═════ EXERCISE MATERIALS ═════

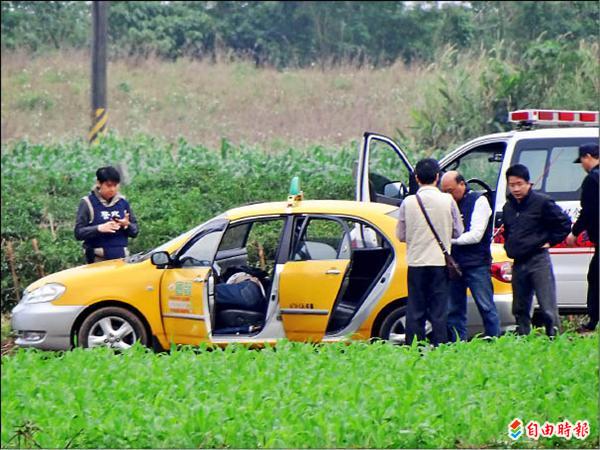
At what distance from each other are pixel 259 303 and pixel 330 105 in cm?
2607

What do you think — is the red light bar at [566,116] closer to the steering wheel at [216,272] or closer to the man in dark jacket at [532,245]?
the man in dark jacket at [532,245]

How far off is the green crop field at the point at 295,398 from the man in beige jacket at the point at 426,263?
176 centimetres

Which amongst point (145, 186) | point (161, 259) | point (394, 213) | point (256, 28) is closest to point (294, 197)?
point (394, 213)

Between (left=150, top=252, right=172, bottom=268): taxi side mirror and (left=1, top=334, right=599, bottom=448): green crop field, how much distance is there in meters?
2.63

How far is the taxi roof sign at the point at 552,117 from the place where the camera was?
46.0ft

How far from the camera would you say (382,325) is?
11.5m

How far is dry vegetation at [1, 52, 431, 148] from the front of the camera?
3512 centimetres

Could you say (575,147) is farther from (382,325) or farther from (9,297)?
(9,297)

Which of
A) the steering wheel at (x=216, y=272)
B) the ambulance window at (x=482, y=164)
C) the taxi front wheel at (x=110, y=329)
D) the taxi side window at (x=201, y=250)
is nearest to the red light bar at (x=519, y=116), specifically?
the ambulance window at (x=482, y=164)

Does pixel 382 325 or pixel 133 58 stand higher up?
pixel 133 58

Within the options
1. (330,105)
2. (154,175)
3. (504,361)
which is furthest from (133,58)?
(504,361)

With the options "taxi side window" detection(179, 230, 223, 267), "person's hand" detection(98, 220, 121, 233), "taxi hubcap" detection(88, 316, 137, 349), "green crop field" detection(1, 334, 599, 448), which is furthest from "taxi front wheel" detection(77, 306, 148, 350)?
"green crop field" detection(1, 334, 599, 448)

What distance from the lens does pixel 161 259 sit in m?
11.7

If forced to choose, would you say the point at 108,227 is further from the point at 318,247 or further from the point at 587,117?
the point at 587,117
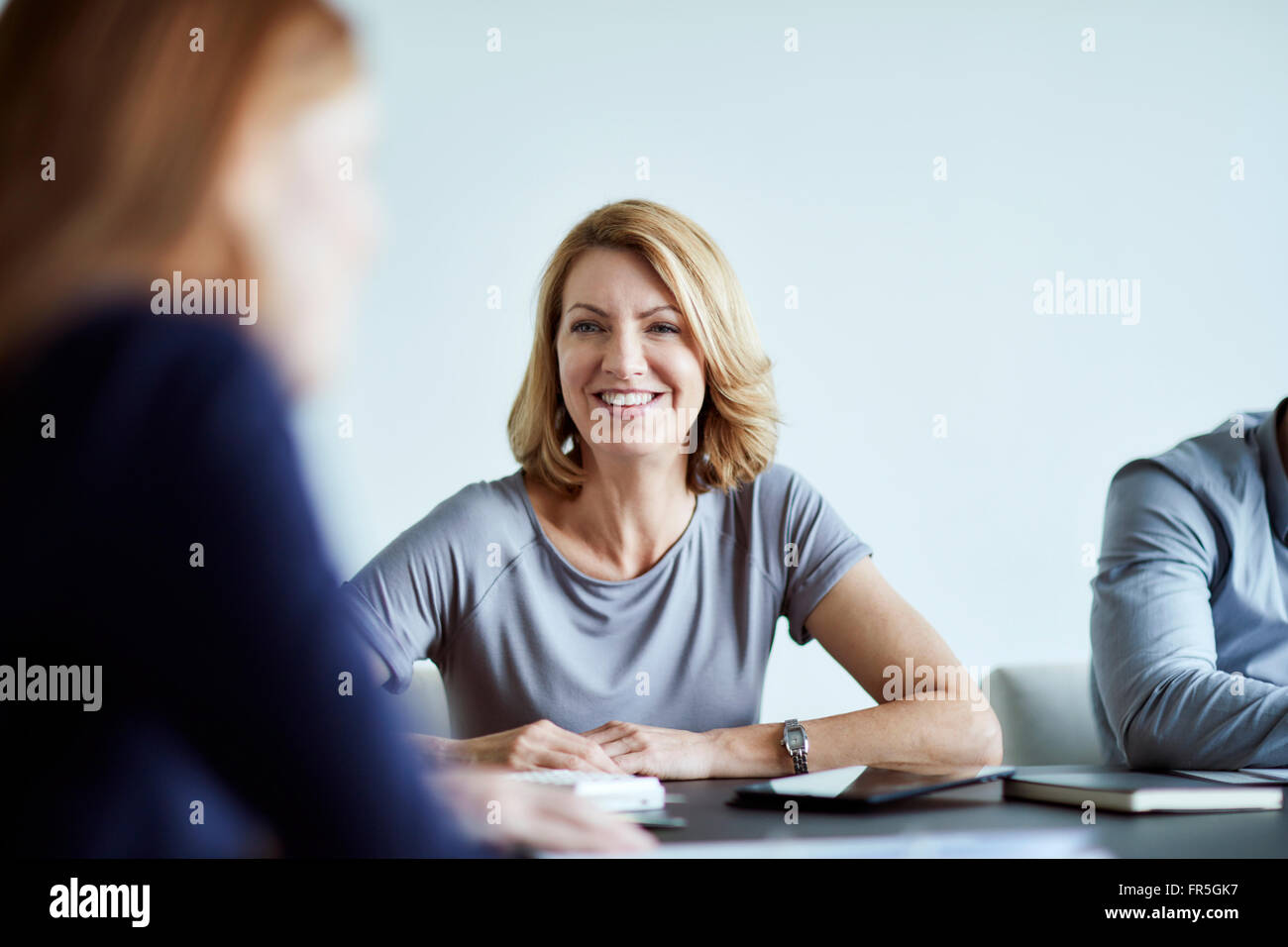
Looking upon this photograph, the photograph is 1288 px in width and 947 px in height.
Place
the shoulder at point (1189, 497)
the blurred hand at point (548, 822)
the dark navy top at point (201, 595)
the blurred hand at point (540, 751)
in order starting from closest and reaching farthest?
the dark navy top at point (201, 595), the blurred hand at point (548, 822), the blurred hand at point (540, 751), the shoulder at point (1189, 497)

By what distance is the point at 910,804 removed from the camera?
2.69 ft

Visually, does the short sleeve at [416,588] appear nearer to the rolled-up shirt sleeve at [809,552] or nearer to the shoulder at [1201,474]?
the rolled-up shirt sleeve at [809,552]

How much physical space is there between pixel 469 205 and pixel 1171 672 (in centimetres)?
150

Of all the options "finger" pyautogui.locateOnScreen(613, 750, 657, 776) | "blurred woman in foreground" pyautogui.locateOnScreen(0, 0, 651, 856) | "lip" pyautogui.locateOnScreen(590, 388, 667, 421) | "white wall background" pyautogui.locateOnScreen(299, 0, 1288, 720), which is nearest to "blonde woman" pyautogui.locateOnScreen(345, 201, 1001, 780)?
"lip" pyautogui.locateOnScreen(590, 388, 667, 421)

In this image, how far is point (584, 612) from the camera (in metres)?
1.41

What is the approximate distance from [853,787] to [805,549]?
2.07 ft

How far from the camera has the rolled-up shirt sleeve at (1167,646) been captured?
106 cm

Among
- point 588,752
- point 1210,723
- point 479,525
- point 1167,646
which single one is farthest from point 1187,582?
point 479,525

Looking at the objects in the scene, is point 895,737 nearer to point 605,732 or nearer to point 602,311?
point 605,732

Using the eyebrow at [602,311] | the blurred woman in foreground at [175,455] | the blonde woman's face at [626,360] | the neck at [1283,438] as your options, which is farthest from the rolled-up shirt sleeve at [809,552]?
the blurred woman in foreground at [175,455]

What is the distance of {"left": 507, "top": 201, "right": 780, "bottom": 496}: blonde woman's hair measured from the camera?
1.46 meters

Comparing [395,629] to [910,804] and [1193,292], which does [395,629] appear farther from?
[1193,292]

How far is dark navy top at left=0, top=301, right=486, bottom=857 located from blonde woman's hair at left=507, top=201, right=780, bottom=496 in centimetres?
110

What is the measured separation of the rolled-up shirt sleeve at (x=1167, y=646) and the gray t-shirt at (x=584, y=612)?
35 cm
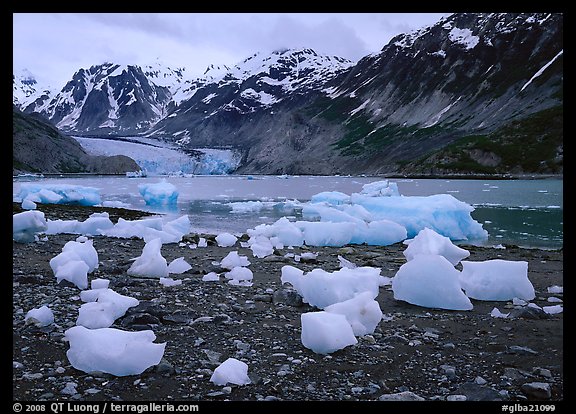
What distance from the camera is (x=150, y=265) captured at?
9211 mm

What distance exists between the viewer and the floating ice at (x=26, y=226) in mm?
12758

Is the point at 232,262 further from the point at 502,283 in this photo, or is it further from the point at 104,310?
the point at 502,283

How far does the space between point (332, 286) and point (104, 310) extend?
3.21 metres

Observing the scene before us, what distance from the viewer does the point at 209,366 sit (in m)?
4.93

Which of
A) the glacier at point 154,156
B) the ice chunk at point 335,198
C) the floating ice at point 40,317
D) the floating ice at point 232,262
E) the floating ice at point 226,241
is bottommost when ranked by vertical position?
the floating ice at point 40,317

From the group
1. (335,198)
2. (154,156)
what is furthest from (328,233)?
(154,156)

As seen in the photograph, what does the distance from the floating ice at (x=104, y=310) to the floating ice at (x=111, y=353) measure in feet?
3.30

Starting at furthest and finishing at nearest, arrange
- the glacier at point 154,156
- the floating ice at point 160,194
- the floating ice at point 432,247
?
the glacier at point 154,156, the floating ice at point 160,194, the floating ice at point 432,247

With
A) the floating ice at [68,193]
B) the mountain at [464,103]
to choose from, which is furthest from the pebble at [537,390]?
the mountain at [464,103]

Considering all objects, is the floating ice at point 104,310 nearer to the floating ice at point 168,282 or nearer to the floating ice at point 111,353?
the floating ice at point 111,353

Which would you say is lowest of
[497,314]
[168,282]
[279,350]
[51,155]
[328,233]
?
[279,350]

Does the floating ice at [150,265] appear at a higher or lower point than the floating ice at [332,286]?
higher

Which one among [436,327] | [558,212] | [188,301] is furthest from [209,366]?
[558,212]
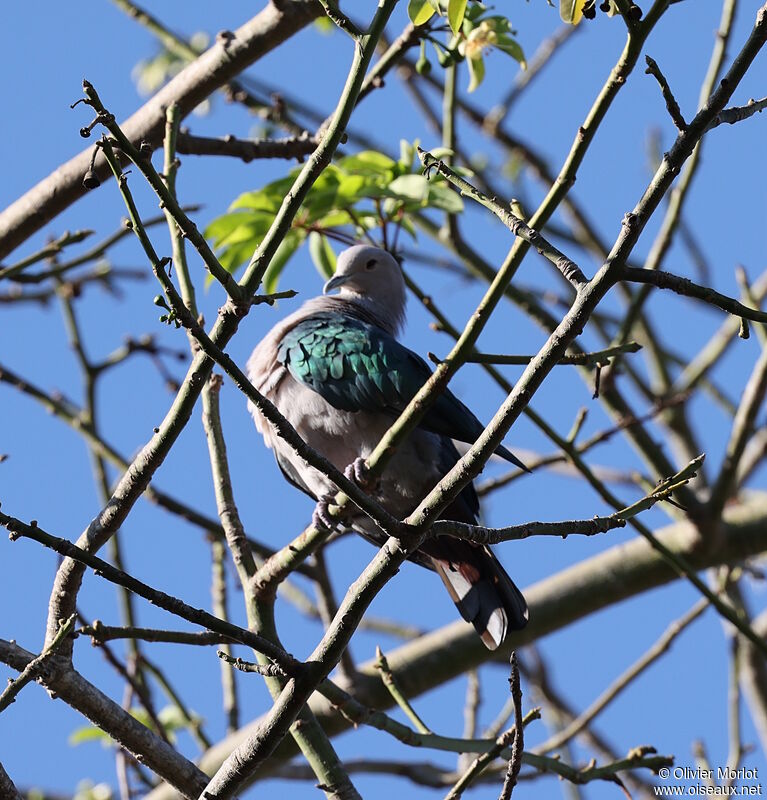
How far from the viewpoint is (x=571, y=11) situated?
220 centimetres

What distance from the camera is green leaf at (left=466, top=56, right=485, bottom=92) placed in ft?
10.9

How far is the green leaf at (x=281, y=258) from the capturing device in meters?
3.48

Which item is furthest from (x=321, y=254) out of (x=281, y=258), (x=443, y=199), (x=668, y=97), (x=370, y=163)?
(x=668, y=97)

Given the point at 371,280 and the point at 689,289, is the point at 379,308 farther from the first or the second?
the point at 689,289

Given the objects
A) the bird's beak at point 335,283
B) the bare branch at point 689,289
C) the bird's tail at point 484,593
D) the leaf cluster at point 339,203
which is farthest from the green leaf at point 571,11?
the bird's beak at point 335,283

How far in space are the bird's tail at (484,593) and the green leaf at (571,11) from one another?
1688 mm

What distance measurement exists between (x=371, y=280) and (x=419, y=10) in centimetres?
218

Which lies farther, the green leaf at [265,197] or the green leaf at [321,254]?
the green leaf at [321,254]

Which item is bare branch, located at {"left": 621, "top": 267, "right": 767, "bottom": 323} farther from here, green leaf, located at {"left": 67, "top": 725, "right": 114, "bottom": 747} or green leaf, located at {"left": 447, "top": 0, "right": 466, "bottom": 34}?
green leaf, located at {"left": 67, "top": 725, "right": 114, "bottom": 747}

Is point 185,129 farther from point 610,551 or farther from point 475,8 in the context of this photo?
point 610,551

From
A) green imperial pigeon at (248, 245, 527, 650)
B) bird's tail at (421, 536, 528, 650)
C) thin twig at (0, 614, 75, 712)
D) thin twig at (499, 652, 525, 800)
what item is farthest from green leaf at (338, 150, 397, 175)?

═════

WHAT YOU SHOULD DO:
Turn the records, from the start through the line that contains "176 centimetres", into a two-column CSV with the headers record_text and answer. Give one row per record, put each value in its own quoted field with any line breaks replaced by spaces, and leave out the pictures.

OUTPUT:
record_text,answer
"At what distance from each other are pixel 259 303 and pixel 330 105 in cm?","2607"
"What do you think — is the red light bar at [566,116] closer to the steering wheel at [216,272] or closer to the man in dark jacket at [532,245]?","the man in dark jacket at [532,245]"
"How far off is the green crop field at the point at 295,398 from the man in beige jacket at the point at 426,263?","176 centimetres"